In this week’s London Evening Standard there was a feature on the Mara’s nemesis: the Serengeti. Apart from some chintzy nonsense about jewelled salads and a farcical faunal faux pas about okapis butting horns (surely topis) it was none too shabby…. for Tanzania. However, one line would leave even the humblest safari student gasping: ‘it is a joyful pleasure to shave in the open air as the African sun sets over your shoulder.’
Shaving whilst the sun sets, just to reiterate! This is the magic hour, the time the late sun gilds the predators’ to a burnished gold. The time the rosy orb silhouettes a line of gazelles as they dance and sprint with the grace and speed of Kipchoge. It is the time the distant Western horizon defies a thousand pantone pages as the final rays amplify an already searingly beautiful canvas. Most importantly, it is when the camera or binoculars are lowered as seasoned guides serve your chilled sundowner of choice.

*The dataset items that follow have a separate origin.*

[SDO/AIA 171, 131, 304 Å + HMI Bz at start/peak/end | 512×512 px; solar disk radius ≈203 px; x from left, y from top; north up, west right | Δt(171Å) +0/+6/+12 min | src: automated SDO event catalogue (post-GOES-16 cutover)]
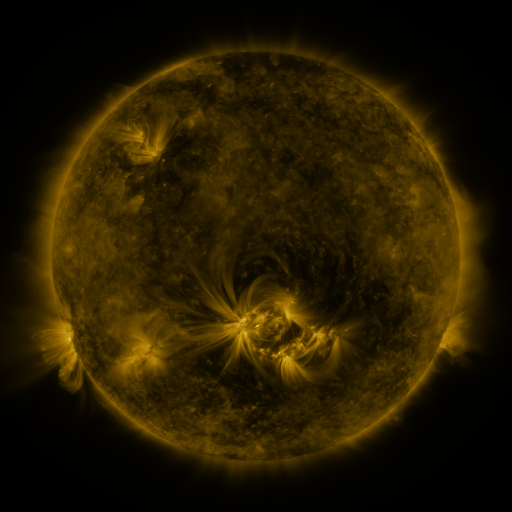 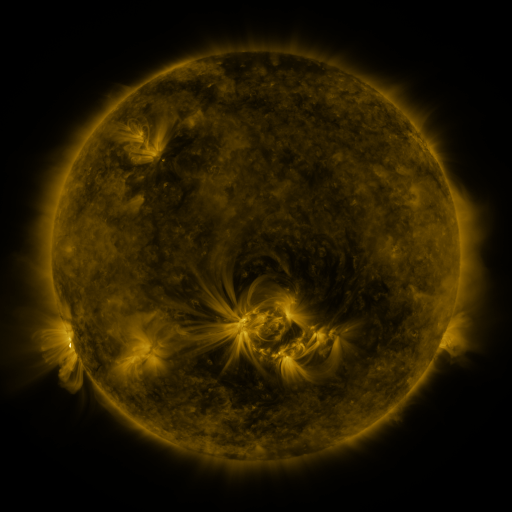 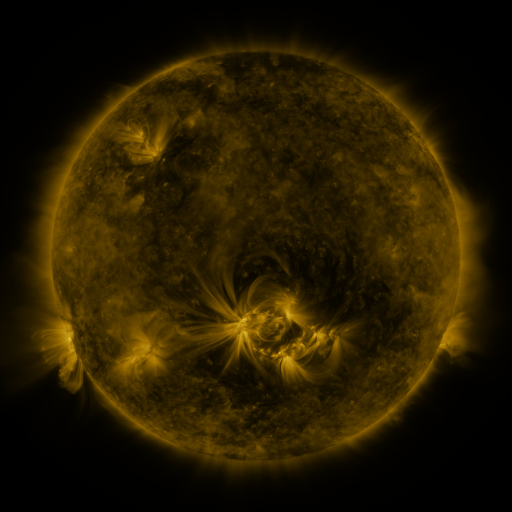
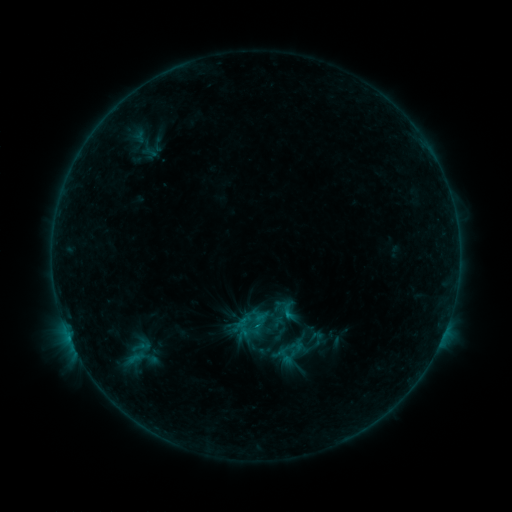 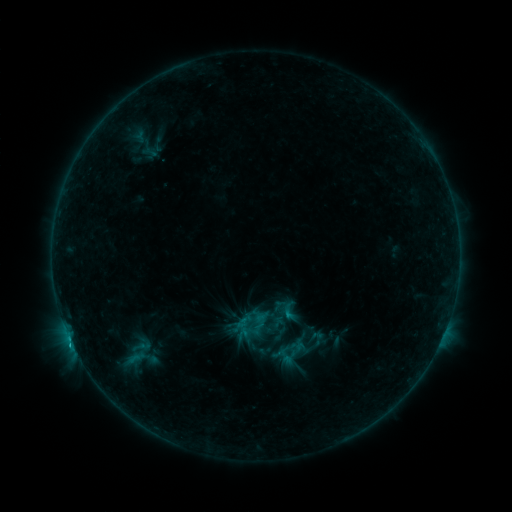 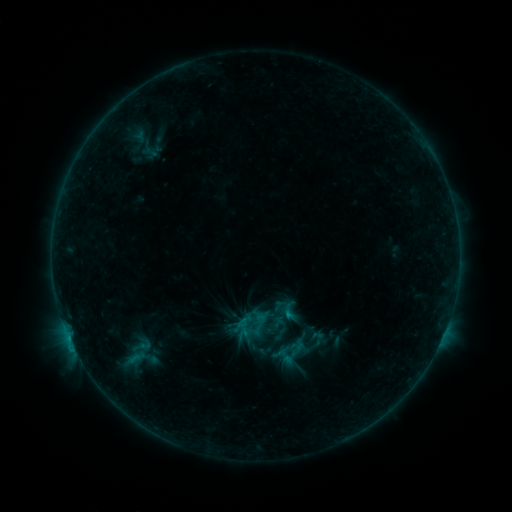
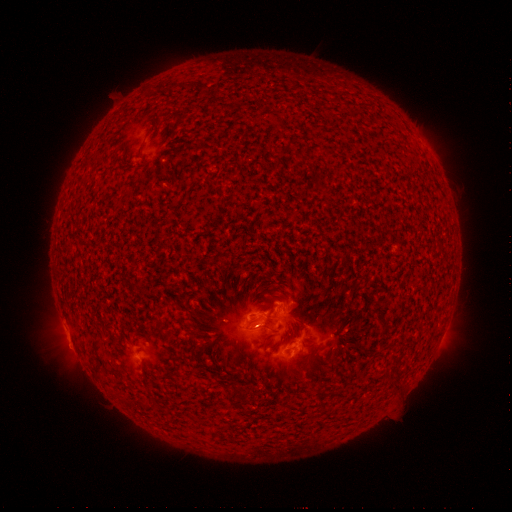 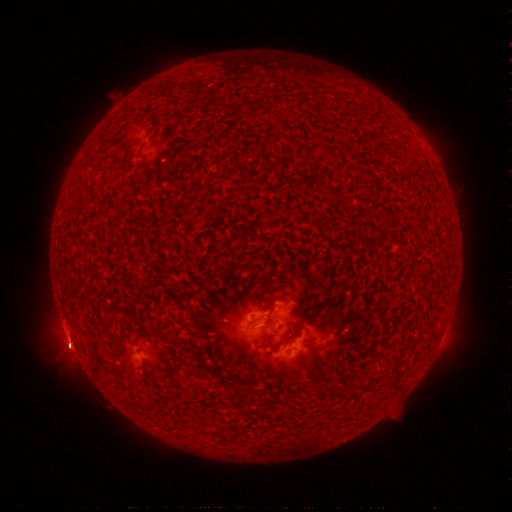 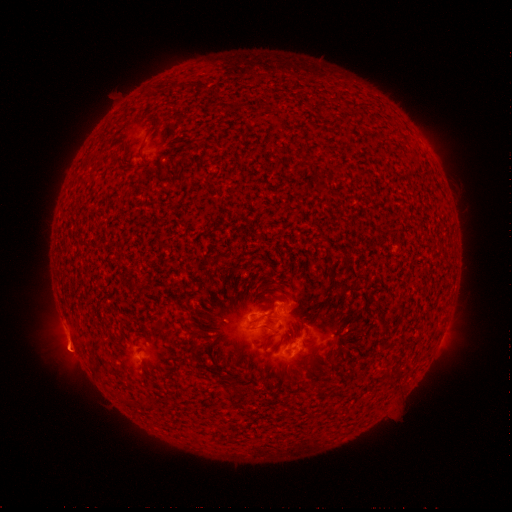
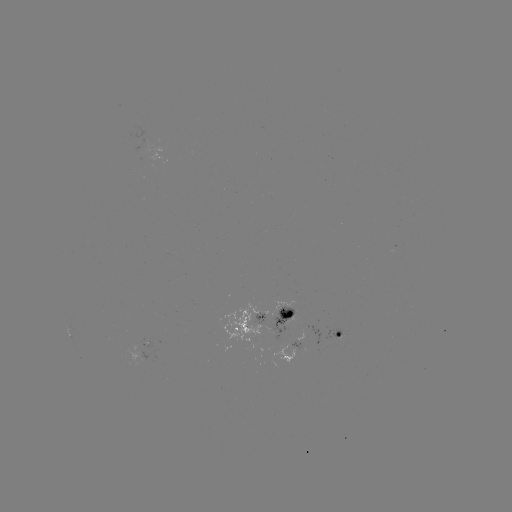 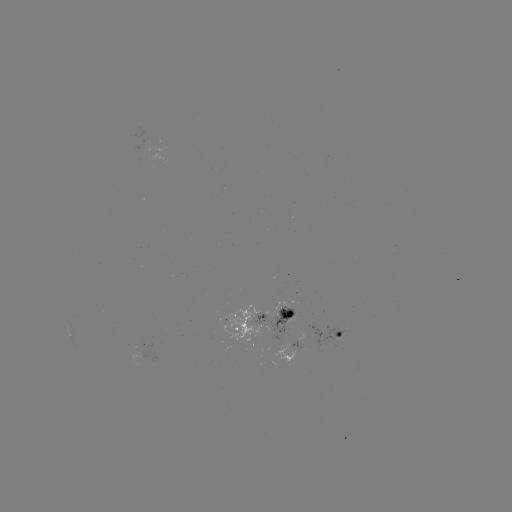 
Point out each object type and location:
B8.1 flare: (70, 338)
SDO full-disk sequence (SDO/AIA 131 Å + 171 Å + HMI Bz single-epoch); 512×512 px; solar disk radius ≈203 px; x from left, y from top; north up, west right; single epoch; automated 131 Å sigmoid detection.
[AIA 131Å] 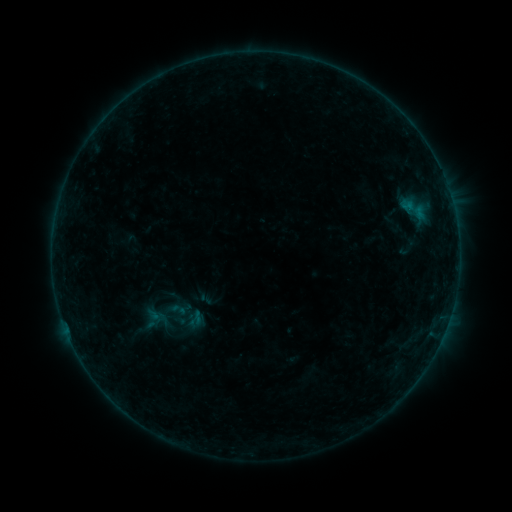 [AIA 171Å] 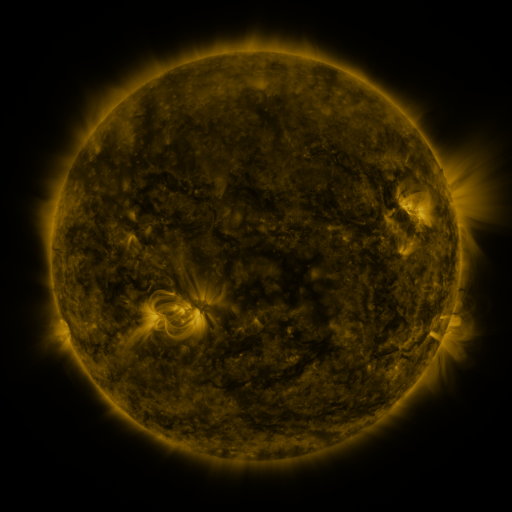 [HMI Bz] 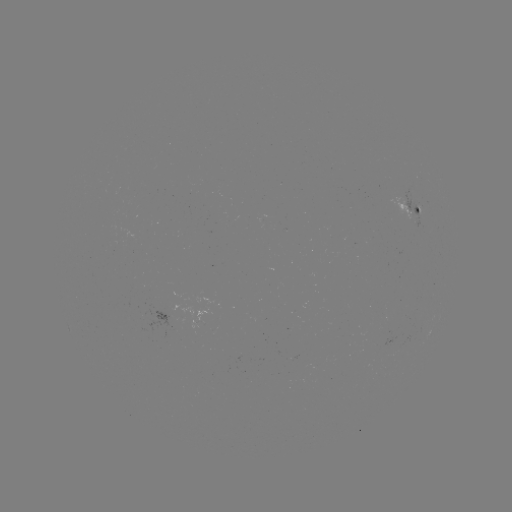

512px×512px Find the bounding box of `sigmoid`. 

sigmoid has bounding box [155, 295, 188, 327].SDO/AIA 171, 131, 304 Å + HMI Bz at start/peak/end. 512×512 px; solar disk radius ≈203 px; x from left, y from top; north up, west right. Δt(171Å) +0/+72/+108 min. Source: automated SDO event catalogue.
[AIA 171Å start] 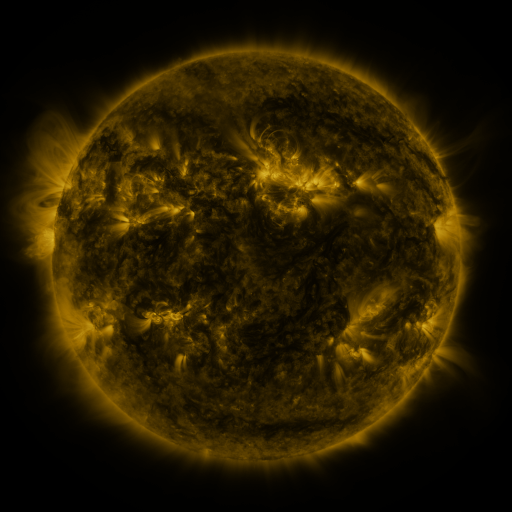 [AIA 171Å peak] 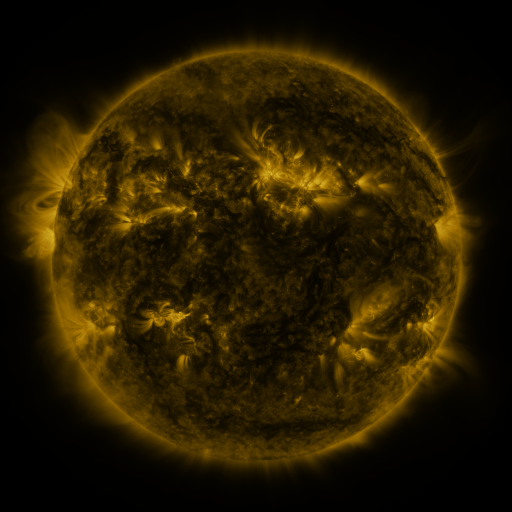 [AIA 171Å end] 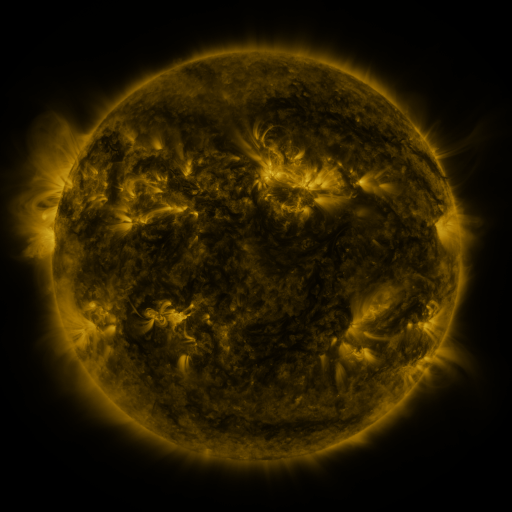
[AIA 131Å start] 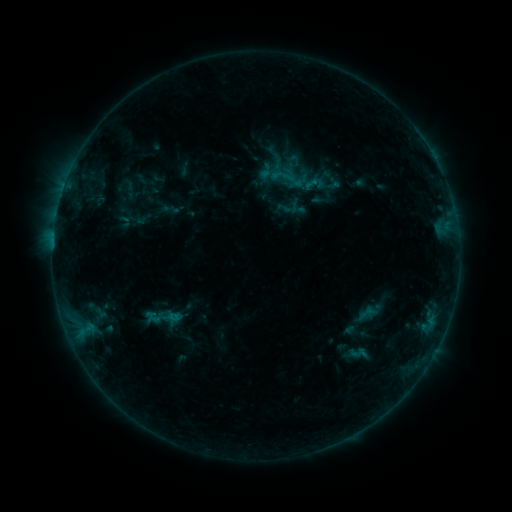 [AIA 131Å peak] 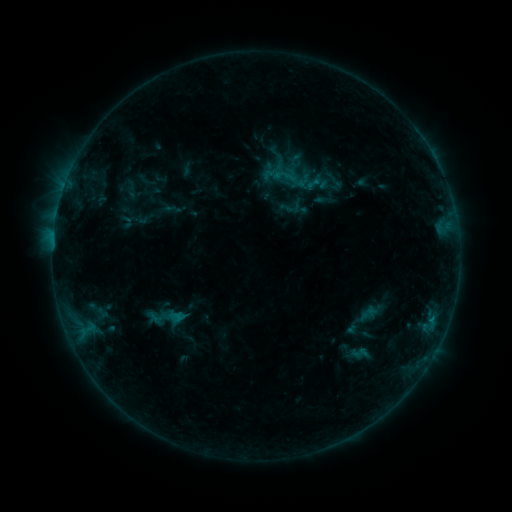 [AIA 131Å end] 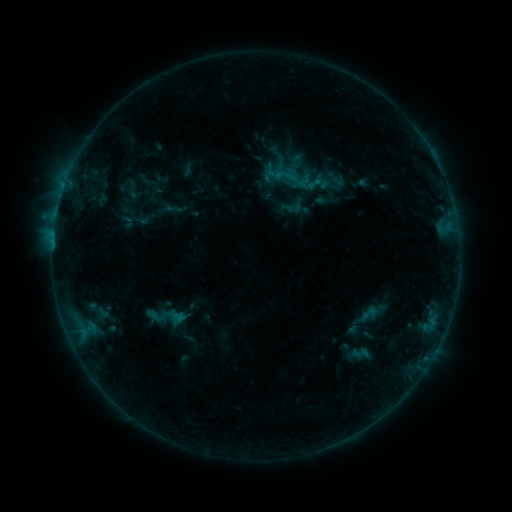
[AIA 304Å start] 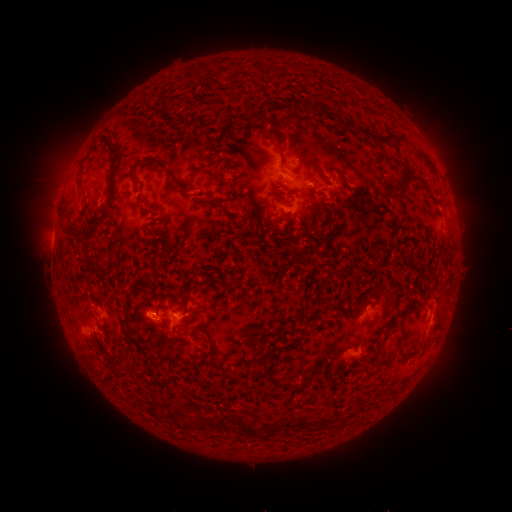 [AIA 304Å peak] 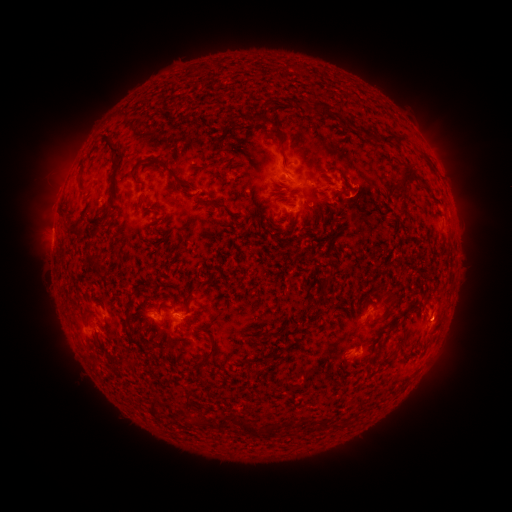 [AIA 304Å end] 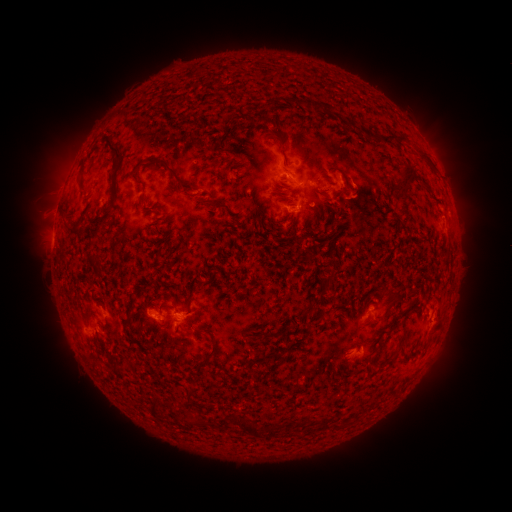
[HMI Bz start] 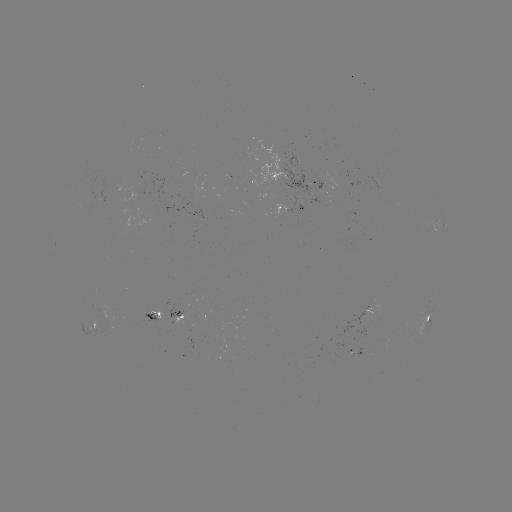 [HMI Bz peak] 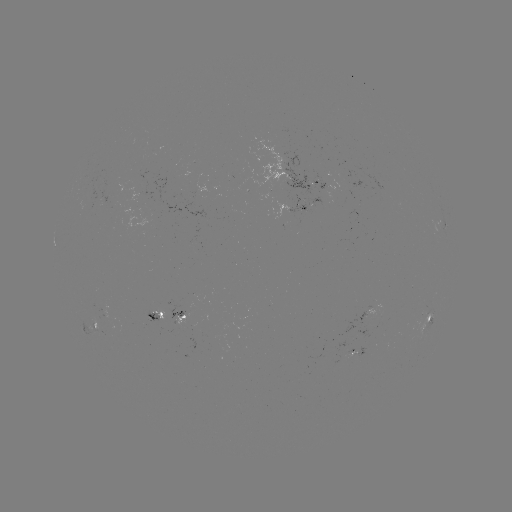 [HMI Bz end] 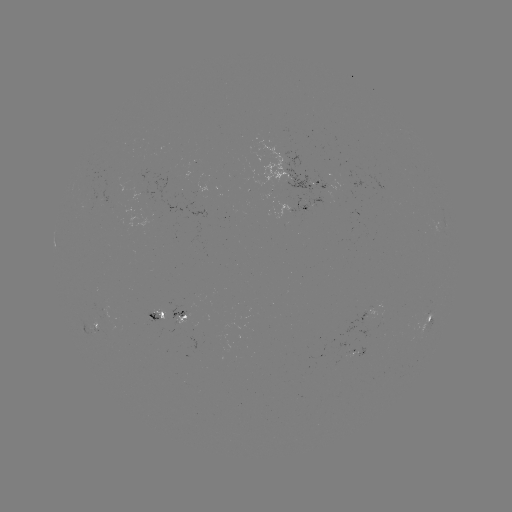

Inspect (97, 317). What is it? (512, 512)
emerging-flux region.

Sadly this Serengeti charade takes place because of a set of nonsensical rules over timings in Tanzania found nowhere in the Kenyan Conservancies. Olare, Mara North and Naboisho may not yet have the fame of the Serengeti nor the beauty of Salisbury Cathedral, but ask yourselves where you’d like to be game driving, and, what is more, doing it off-road too.
N.B. Kicheche is at pains to point out it does not insist on shaving for dinner. For men or women.